There are bugs, of course. Open a folder that's in icon view. Double-click on one of the contained folders to look inside and set the window to show the contents in list view. Click on the back button, and while Finder correctly takes you to the previous, parent folder, it displays it in list, not icon, view - even if the Always Open in Icon View checkbox is set in the folder's View Options panel.
Some will argue that's a feature, but for me it's a bug. I like folders to show up the way I want them to, based on what they contain. If I want to temporarily view a folder a different way, I'll change it - I don't want Finder to do so for me. I've grown used to the Finder-as-file-browser approach introduced with Mac OS X, but if we're going to allow each folder to record its own display characteristics, Finder should, as default, obey them.

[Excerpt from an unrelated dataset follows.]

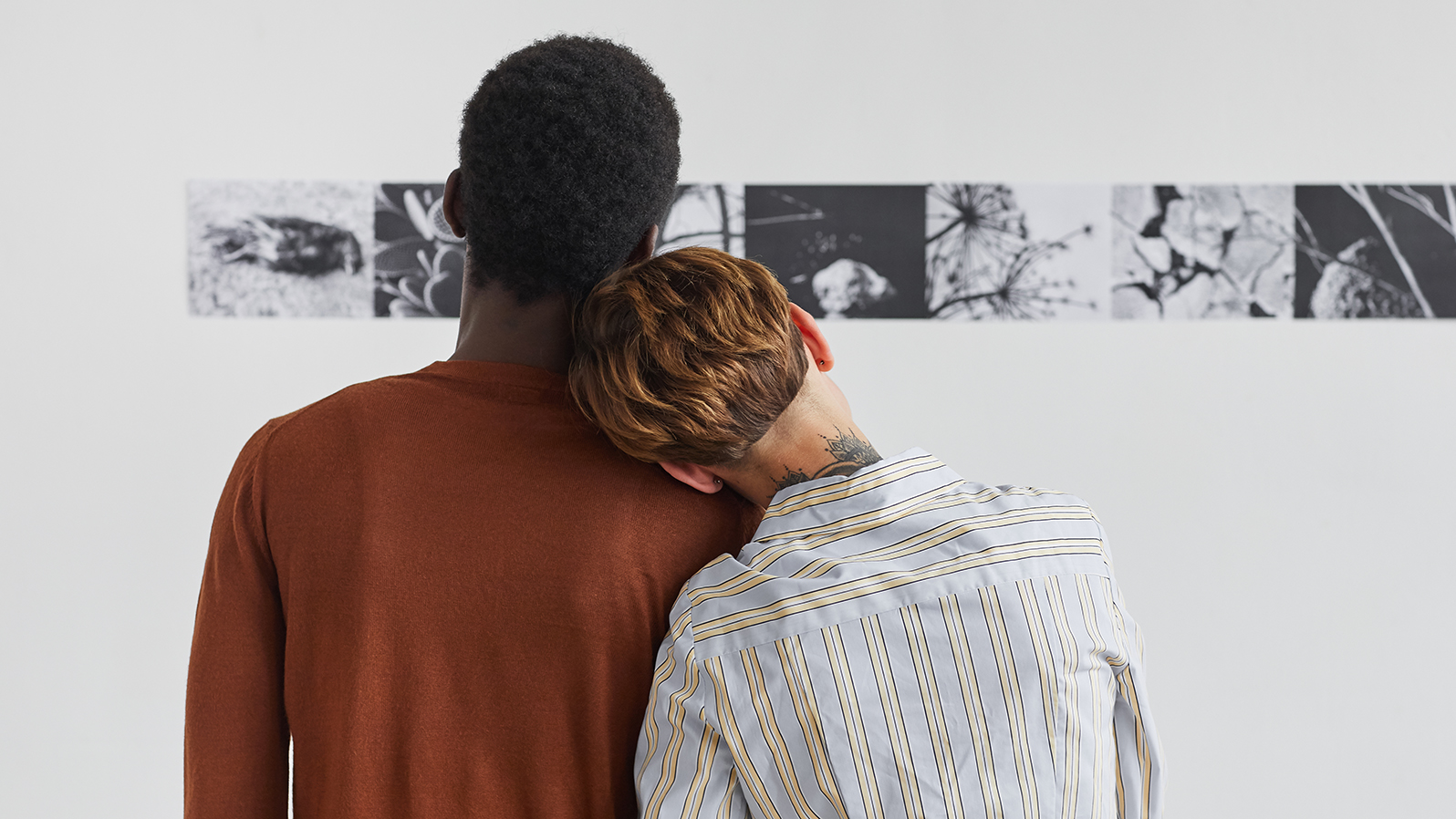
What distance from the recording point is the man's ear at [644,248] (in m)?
0.75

Finder's list view: now with OS 9-style stripes
And opening a new window into a folder that's already open not only fails to switch to the open folder - as Finder really should - but overwrites the original folder display settings with those of the new one. Case in point: click on the Finder icon in the dock to open your first window. Now press Command-N to create a new window showing, like the first, the contents of your Home folder. Close both, one after the other. Click on the Finder icon and the window that appears mirrors the second one, not the first - an annoyance if, like me, you expect windows of the same folder to appear in the same place every time.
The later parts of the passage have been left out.